The produce is sourced within British Columbia and the dressings, pickles and garnishes prepared in-house. Items such as ricotta and parmesan comfortably share space on the ingredients list with wakame and a shiso vinaigrette.

It’s testament to Watanabe’s finesse that ingredients and techniques from two different cultures can come together seamlessly and, indeed, enhance the best aspects of each other. The sourdough bread benefits from the savoury umami of the nori butter while the light dashi broth brings out the natural flavour of the potato in the tortellini; meanwhile the tartness of the ponzu sauce in the rocket side salad cuts through the saltiness of the grilled hangar steak.

While every aspect of the menu and interiors seems to be painstakingly thought out, the secret – according to Watanabe – is to not overthink things. “There’s a tendency, especially among young chefs, to get influenced by what’s going on and to intellectualise food way too much,” he says. “But as soon as you start removing your heart and natural instinct, you’ll go askew.”

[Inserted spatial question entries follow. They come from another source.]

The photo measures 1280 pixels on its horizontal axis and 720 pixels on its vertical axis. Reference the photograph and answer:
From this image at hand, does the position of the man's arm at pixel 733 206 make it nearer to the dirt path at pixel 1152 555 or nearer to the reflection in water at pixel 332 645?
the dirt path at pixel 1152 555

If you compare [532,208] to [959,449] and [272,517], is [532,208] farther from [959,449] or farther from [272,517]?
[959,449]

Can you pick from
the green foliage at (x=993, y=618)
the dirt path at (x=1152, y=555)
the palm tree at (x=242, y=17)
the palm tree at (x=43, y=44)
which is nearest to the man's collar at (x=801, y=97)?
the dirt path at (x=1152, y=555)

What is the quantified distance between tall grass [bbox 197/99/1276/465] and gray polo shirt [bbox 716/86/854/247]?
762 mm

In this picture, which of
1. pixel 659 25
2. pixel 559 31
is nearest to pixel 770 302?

Recipe 1: Parmesan chawanmushi

Serves 4


For custard:
4 eggs
½ tbsp salt
1 tbsp mirin
1 tbsp Japanese soy sauce
20g grated parmesan

For dashi:
500ml water
20g bonito flakes
15cm piece of konbu (kelp) seasoned with white or regular soy sauce

Japanese pickles to taste

The method

  1. To make dashi, boil water and then turn off heat. Add bonito flakes and konbu. Leave to rest for at least 45 minutes, then strain broth.
  2. Preheat oven to 220C. Blend ingredients for custard, add dashi and strain through a fine strainer.
  3. Pour 120ml of mixture into four heat-proof ramekins and cover tightly with cling film and then tin foil.
  4. Put them in a bigger oven-proof pan of boiling water. Cook in water bath in oven for 30 minutes or until just set.
  5. Garnish with pickles and serve.

Recipe 2: Fried fish

Serves 2


For fried fish:
1kg fresh whole white fish, gutted and patted dry
500g Japanese
potato starch
4ltrs vegetable oil for frying
Pinch of salt

For tosa joyu
dipping sauce:
180ml soy sauce
60ml water
60ml saké
60ml mirin
8cm konbu (kelp)
40g bonito flakes
240ml citrus juice (yuzu, lemon, lime or a mix)
240ml dashi (see recipe above)
30g daikon (winter radish)

The method

  1. For tosa joyu sauce, combine soy sauce, water, mirin and saké. Bring to boil, then simmer on very low heat with konbu for 30 minutes. Turn off heat, remove konbu and add bonito flakes. Leave to rest overnight. Strain.
  2. Mix two parts dashi (from the chawanmushi recipe) with five parts tosa joyu and three parts citrus juice.
  3. On a Japanese grater, pulp daikon, then strain it and keep pulp.
  4. Heat oil to 180C in a deep pan with plenty of extra room.
  5. Score fish with 2cm diamonds, cutting flesh to bone. Completely coat fish in potato starch.
  6. Deep-fry fish until just cooked. Check by piercing thickest part of fish near bone. Flesh should be opaque and come away from bone easily.
  7. Drain off excess oil and season with a little salt.
  8. In a dipping bowl form a small mountain of daikon and surround with tosa joyu. Serve fish and sauce together.